Здравствуй, узкая улица, каменный рукав, оторванный от кунтуша, от купеческой шубы, иерихонская труба, на которой сто тысяч безусых юнцов выводят военную песнь на погибель моему холопьему миру. Здравствуйте, выкованные из железа, вырубленные из дуба ворота, распахнувшиеся, дабы принять мешок, полный золота, перстней, заморских кореньев, сна, гладкого, как простокваша. Здравствуй, костел с распахнутой дверью, в которую то входят, то выходят стройными рядами вооруженные ангелы, где непрестанно свершается обряд венчанья под пенье органа, исполняющего «Veni creator»[17], где нет искалеченного бога с торчащими из рук и ступней гвоздями, с пробитым боком, сквозь который видна уготованная нам геенна, а есть только бог-отец, тень на усыпанной звездами пресвитерии, радуга на витраже, вздох, рассыпающийся в притворе, словно лист папоротника, сохранившийся в кусочке угля.
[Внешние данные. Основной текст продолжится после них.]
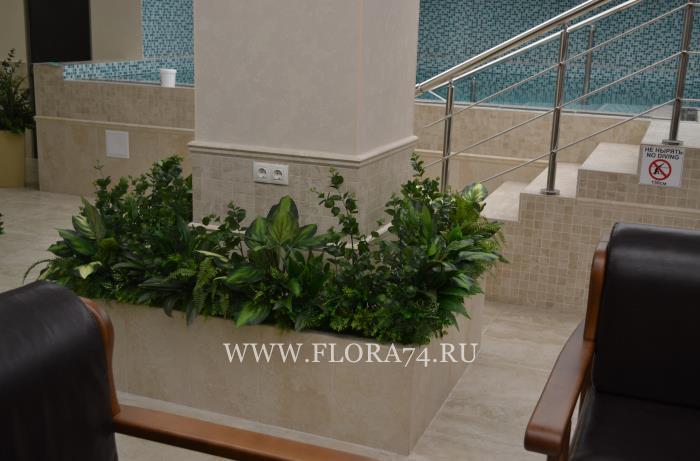 Цветы и растения для декора.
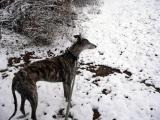 ROman the Greyhound int he snow in St Louis Missouri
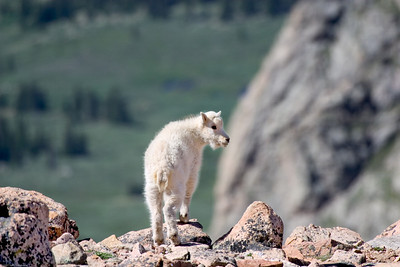 Mountain Goat, Mt  Evans, CO, 7330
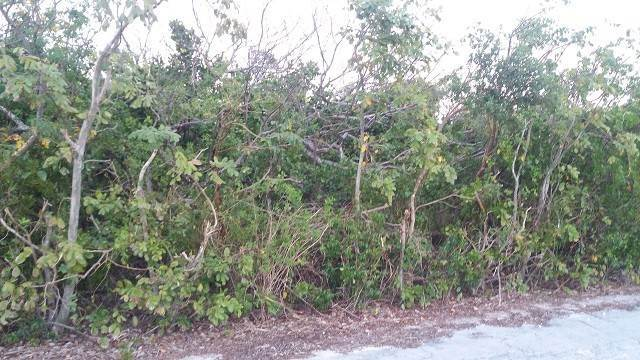 Terreno por un Venta en Affordable Lot in Stella Maris - MLS 29654 Stella Maris, Long Island, Bahamas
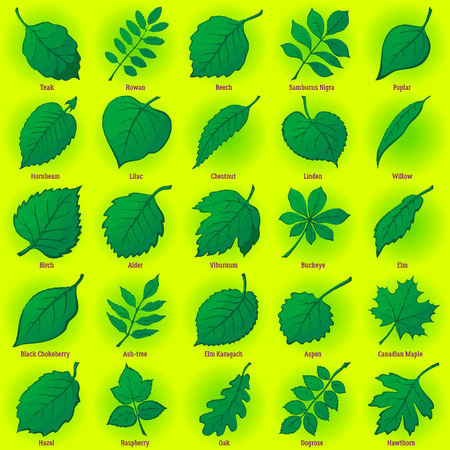 Set of Green Leaves of Various Plants, Trees and Shrubs, Nature Icons for Your Design. Vector Illustration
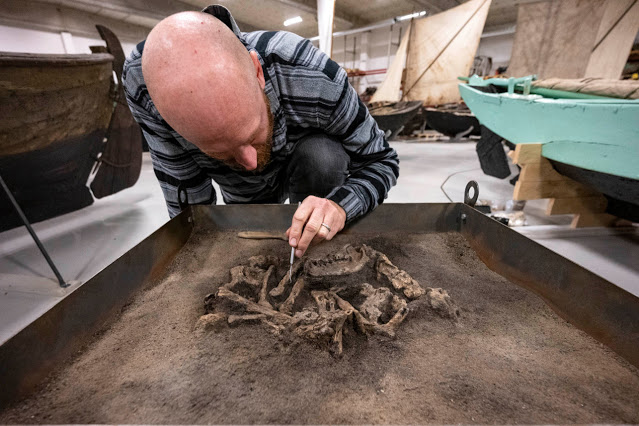 Faithful 8,400-year-old dog found buried with his master in Sweden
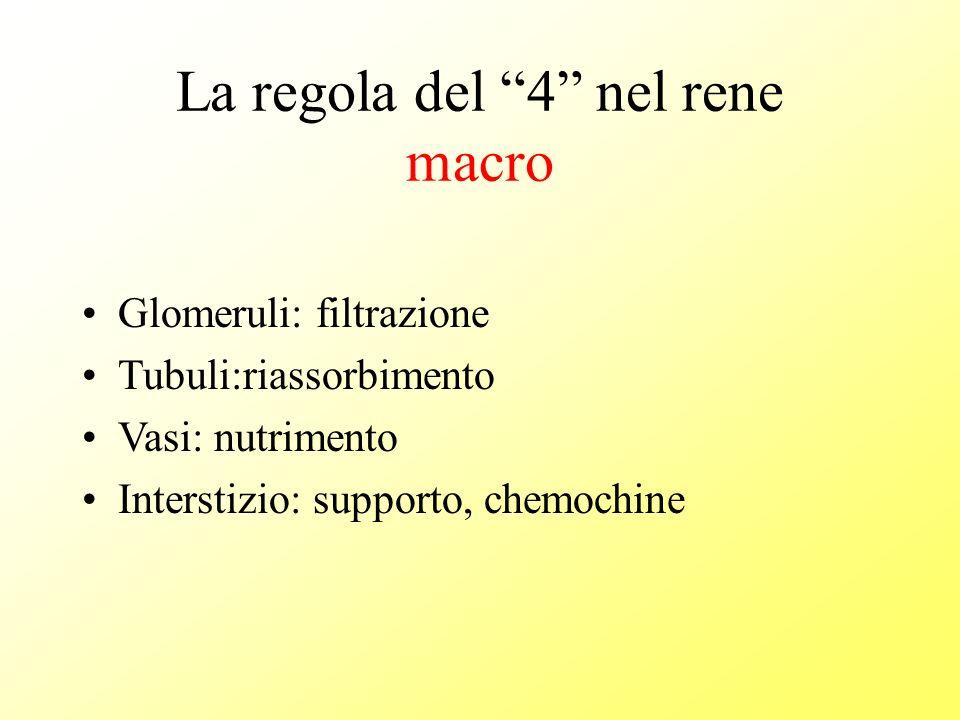 La regola del 4 nel glomerulo micro 1 2 3 4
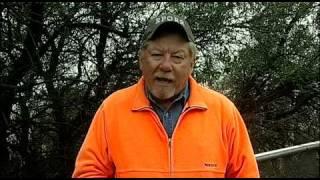 Quail Posts - Sounds A Quail Makes - Texas Wildlife Association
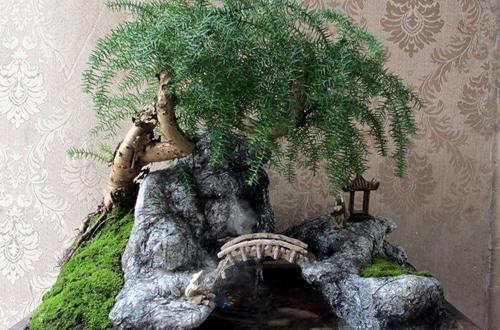 澳洲松盆景怎么养 澳洲松盆景的
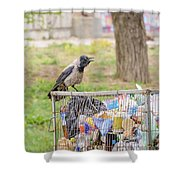 Hooded Crow With Garbage Shower Curtain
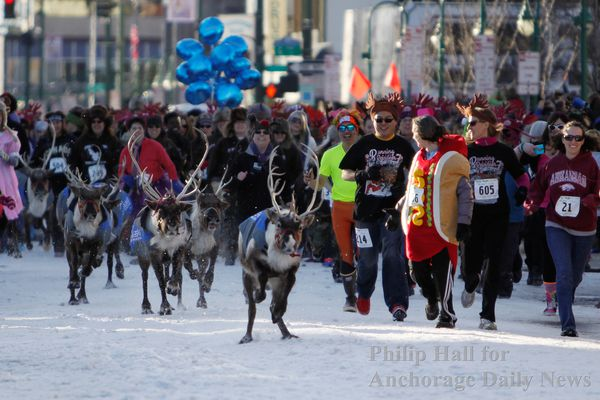 Reindeer run their way through competitors at the Fur Rondy Running of the Reindeer in downtown Anchorage, Alaska Saturday, March 1, 2014. Hundreds of people ran in four heats sprinting down 4th Avenue ahead of a herd of reindeer. (Photo by Philip Hall)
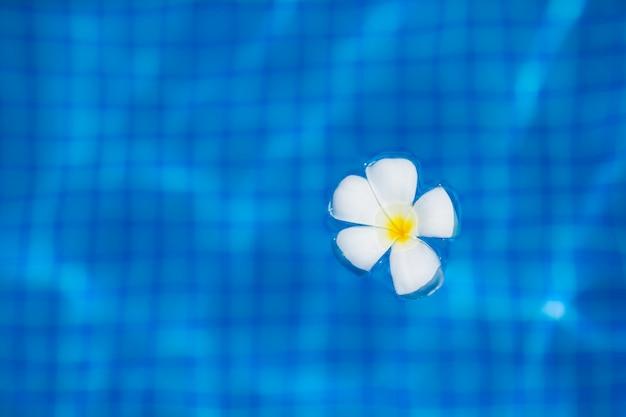 Weiße tropische frangipaniblume, die auf das wasser im unendlichkeitspool schwimmt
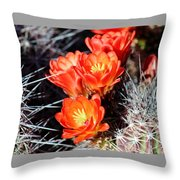 Cactus Bloom 033114j Throw Pillow
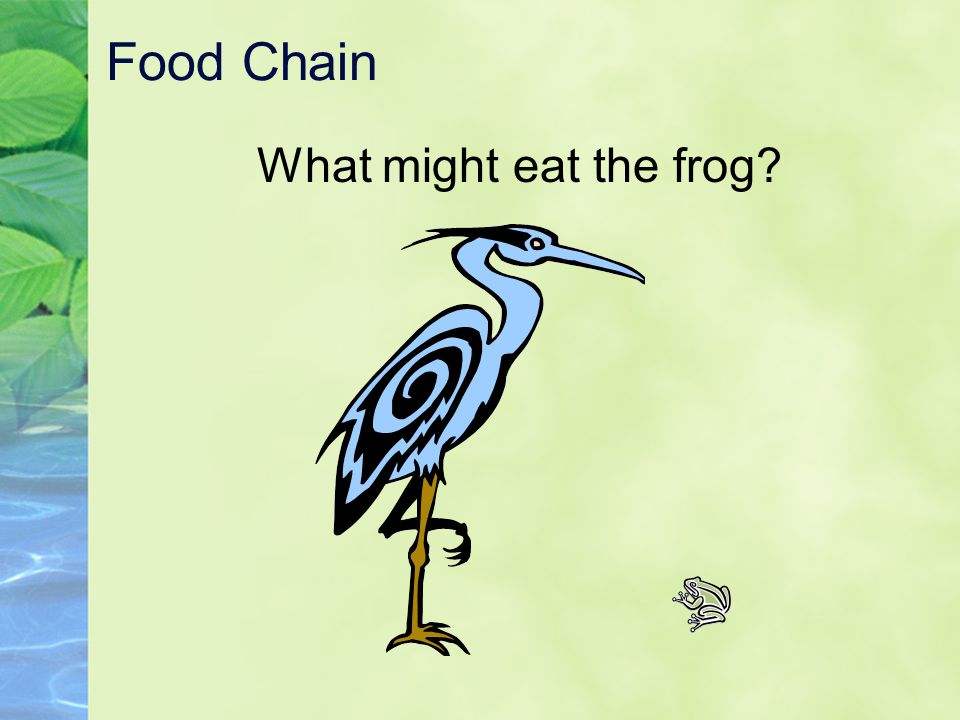 Food Chain What might eat the frog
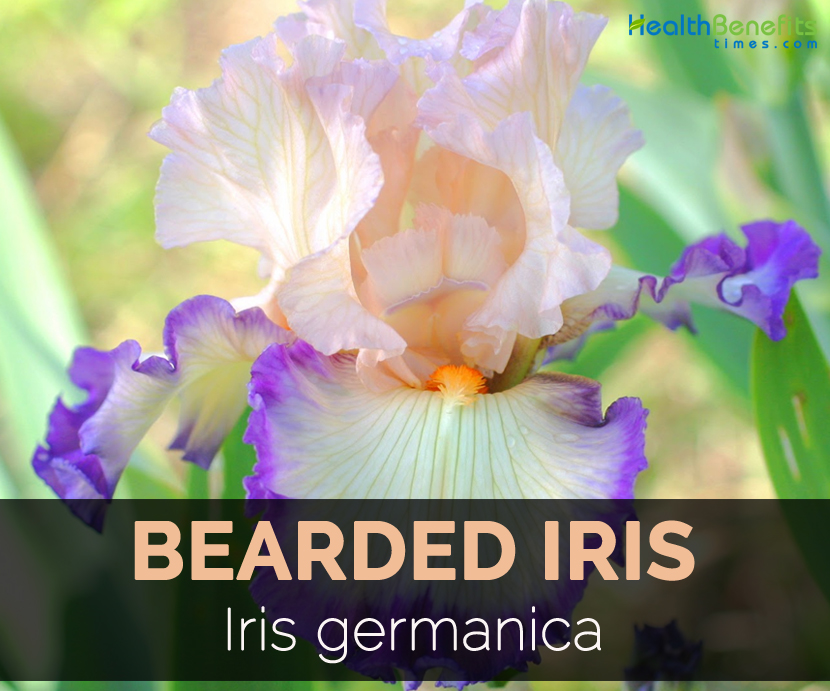 Bearded Iris Facts And Health Benefits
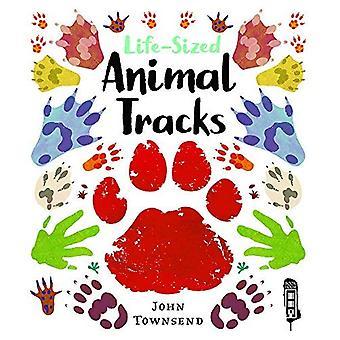 Life-Sized Animal Tracks (Life-Sized)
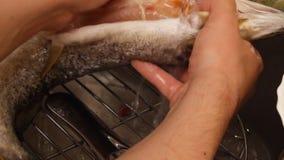 El lavarse y limpieza de pescados almacen de video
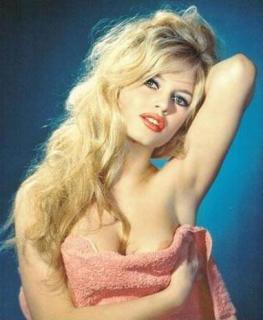 Brigitte Bardot [382x464] [28.93 kb]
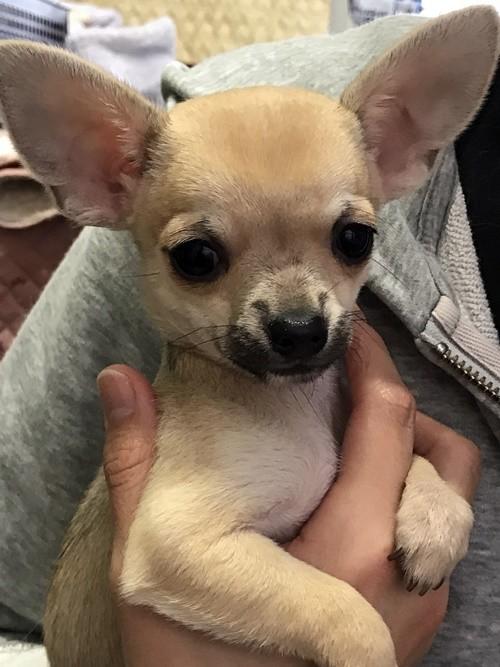 チワワ(スムース)の子犬(ID:1235611034)の1枚目の写真/更新日:2018-02-05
На самом-то деле я шел к Франеку, деревенскому своему дружку, чтобы побыть у него недолгое время, пока не освоюсь с городом, не подыщу работы, а будто шагал в королевский замок, куда был приглашен на свадебный пир его королевским величеством, породнившимся с моим навозным родом, яловыми сапогами, расшитой бекешей, сдвинутой на затылок шляпой. И машинально нес перед собой, обхватив обеими руками, сундучок, как золотой сервиз, купленный за надел земли у венецианских золотарей, как орла из чистого золота, склевывающего одну за другой жемчужинки с длинной-предлинной нитки, как сокола с бирюзовыми глазами, символ хищной моей душонки.
Я шел, расталкивая прохожих, которые оглядывались мне вслед, пихали меня локтями, а кое-кто шептал: «Упился, хам. Нализался с утра пораньше».
Тогда я поворачивался на каблуках и, побагровев от стыда, от ярости, замахивался на них сундучком, становившимся все тяжелее. Однако по-прежнему видел украшенные зеленью окна и подъезды домов, стоящих в окнах горожанок, и у каждой парочку голубок, норовящих вырваться из лифчиков да выпорхнуть прямо ко мне в руки. Ничего, подождите еще месяц-другой, а там и мы начнем ворковать, крылышки расправлять, бить ножкой о землю. Время от времени я махал им свободной рукой, посылал воздушные поцелуи. Так дошел до королевского замка и, сжав в кулак руку, костяшками пальцев постучал в подъемные ворота. А поскольку никто не отозвался, вошел во двор замка.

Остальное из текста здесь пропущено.